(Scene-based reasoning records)

━━━━━━━━━━

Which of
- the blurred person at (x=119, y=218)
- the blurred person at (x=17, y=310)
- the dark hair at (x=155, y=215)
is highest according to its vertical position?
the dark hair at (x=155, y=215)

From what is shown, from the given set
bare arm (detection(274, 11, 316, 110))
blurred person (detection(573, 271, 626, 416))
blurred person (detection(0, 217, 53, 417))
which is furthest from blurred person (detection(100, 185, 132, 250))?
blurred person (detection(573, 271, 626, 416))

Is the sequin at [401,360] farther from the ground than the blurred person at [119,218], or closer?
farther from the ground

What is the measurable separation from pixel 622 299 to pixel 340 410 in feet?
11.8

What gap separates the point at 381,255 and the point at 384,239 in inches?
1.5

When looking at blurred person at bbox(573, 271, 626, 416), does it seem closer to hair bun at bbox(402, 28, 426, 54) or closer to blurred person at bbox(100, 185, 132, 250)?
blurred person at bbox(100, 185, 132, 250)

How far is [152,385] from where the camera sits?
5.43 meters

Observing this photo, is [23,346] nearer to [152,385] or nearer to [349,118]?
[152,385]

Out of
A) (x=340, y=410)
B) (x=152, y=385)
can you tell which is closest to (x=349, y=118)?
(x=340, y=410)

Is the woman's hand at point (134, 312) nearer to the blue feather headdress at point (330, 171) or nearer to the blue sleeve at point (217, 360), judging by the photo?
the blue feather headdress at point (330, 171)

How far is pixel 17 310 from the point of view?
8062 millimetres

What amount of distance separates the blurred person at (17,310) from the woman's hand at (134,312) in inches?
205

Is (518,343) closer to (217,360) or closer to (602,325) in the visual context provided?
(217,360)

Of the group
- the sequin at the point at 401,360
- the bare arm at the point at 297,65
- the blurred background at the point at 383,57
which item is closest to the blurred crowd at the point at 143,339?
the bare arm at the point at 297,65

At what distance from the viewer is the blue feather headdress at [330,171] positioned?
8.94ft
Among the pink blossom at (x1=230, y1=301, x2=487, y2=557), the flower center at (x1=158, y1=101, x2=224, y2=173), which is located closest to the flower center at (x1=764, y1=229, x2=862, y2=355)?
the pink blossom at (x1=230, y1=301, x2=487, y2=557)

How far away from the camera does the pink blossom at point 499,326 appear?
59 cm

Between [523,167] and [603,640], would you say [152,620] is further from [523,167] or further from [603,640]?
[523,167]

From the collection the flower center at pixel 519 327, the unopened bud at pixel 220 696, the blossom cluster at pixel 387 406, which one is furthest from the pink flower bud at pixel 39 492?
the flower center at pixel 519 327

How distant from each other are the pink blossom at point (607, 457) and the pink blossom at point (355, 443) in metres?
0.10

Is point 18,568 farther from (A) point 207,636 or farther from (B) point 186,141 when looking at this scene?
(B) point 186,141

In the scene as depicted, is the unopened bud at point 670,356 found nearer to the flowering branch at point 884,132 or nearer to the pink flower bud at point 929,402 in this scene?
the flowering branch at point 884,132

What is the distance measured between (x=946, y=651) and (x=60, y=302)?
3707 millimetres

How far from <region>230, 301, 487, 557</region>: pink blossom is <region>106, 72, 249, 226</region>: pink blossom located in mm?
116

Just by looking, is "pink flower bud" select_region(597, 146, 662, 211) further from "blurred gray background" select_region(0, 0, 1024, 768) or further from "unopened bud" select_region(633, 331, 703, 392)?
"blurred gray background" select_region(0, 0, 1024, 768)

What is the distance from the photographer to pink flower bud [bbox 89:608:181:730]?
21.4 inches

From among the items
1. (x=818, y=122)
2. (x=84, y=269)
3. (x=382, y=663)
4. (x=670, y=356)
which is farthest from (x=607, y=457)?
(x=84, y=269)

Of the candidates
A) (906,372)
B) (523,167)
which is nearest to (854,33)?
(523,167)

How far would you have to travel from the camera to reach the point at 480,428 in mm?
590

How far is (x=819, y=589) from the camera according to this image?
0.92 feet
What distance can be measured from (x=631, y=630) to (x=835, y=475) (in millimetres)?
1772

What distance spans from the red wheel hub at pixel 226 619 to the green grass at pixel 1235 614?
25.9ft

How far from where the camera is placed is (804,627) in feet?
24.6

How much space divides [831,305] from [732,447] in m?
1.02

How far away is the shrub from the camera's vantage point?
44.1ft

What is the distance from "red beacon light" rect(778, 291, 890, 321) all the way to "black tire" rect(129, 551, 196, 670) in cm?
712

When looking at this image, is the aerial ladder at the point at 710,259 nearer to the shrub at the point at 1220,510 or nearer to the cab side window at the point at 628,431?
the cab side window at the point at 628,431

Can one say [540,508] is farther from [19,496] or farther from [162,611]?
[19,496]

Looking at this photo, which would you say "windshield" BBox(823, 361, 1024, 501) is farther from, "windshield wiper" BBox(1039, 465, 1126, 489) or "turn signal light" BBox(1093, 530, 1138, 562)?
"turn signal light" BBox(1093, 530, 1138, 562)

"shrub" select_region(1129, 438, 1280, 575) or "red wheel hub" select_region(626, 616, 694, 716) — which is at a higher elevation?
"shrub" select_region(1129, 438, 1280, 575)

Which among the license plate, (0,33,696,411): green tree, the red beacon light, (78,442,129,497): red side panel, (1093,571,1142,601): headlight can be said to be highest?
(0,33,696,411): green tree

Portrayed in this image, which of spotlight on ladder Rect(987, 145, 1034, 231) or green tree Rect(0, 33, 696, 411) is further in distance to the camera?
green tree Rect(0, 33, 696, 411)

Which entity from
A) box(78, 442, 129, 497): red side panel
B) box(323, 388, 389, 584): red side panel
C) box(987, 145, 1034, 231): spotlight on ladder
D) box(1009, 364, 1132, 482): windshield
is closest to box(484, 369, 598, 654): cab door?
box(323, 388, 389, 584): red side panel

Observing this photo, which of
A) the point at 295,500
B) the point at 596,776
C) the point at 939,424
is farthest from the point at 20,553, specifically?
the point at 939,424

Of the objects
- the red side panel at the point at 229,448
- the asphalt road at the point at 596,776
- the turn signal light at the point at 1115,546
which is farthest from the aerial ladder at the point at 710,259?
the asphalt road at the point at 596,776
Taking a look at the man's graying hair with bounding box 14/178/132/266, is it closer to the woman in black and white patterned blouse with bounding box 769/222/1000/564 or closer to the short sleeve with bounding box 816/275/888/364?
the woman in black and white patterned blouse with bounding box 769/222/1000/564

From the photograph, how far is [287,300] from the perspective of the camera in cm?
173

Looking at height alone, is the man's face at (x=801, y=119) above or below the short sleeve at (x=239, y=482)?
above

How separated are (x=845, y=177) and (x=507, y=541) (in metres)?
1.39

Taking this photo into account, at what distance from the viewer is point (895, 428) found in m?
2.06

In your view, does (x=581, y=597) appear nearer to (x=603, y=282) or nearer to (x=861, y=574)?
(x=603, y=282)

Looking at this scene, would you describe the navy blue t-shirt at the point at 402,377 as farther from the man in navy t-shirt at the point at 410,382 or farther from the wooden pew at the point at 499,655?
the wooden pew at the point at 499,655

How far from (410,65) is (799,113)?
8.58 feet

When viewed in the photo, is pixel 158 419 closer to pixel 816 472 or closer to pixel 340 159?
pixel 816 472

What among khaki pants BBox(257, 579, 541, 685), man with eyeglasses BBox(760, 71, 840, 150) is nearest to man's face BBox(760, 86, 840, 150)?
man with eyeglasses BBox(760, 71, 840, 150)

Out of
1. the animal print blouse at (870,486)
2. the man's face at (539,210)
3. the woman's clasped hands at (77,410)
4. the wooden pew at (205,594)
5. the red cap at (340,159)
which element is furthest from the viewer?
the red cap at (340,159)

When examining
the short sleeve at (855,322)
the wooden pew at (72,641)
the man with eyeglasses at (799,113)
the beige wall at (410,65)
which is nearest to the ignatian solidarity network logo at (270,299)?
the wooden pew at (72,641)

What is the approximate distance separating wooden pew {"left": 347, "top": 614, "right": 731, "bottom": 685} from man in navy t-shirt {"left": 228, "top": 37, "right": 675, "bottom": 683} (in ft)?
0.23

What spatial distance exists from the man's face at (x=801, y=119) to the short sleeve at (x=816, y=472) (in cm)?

━━━━━━━━━━

Task — Repeat, word for word, every line from the line that contains "Taking a look" to the end of the entries; include both of those lines and no others.

Task response —
Taking a look at the man's graying hair with bounding box 14/178/132/266, is it closer to the woman in black and white patterned blouse with bounding box 769/222/1000/564 or closer to the short sleeve with bounding box 816/275/888/364?
the woman in black and white patterned blouse with bounding box 769/222/1000/564

From the photograph, how far is [287,300] from the perspective of the camera in cm?
173

Looking at height alone, is the man's face at (x=801, y=119) above or below the short sleeve at (x=239, y=482)?
above

How separated are (x=845, y=177) and (x=507, y=541) (in metres)?
1.39

Taking this photo into account, at what distance from the viewer is point (895, 428) found in m?
2.06

In your view, does (x=581, y=597) appear nearer to (x=603, y=282) or nearer to (x=861, y=574)?
(x=603, y=282)

Looking at this scene, would you describe the navy blue t-shirt at the point at 402,377 as farther from the man in navy t-shirt at the point at 410,382 or farther from the wooden pew at the point at 499,655?
the wooden pew at the point at 499,655

How far from (410,65) is (799,113)?
8.58 feet

When viewed in the photo, is pixel 158 419 closer to pixel 816 472 or closer to pixel 340 159?
pixel 816 472

What among khaki pants BBox(257, 579, 541, 685), man with eyeglasses BBox(760, 71, 840, 150) is nearest to man's face BBox(760, 86, 840, 150)?
man with eyeglasses BBox(760, 71, 840, 150)

Out of
1. the animal print blouse at (870,486)
2. the man's face at (539,210)
3. the woman's clasped hands at (77,410)
4. the wooden pew at (205,594)
5. the red cap at (340,159)
which element is furthest from the viewer?
the red cap at (340,159)

When examining
the short sleeve at (855,322)
the wooden pew at (72,641)
the man with eyeglasses at (799,113)
the beige wall at (410,65)
which is nearest to the ignatian solidarity network logo at (270,299)?
the wooden pew at (72,641)

What is the approximate distance separating wooden pew {"left": 347, "top": 614, "right": 731, "bottom": 685} from man in navy t-shirt {"left": 228, "top": 37, "right": 675, "bottom": 683} (in ft)?
0.23

What spatial distance exists from the man's face at (x=801, y=119) to the short sleeve at (x=816, y=472) (in cm)?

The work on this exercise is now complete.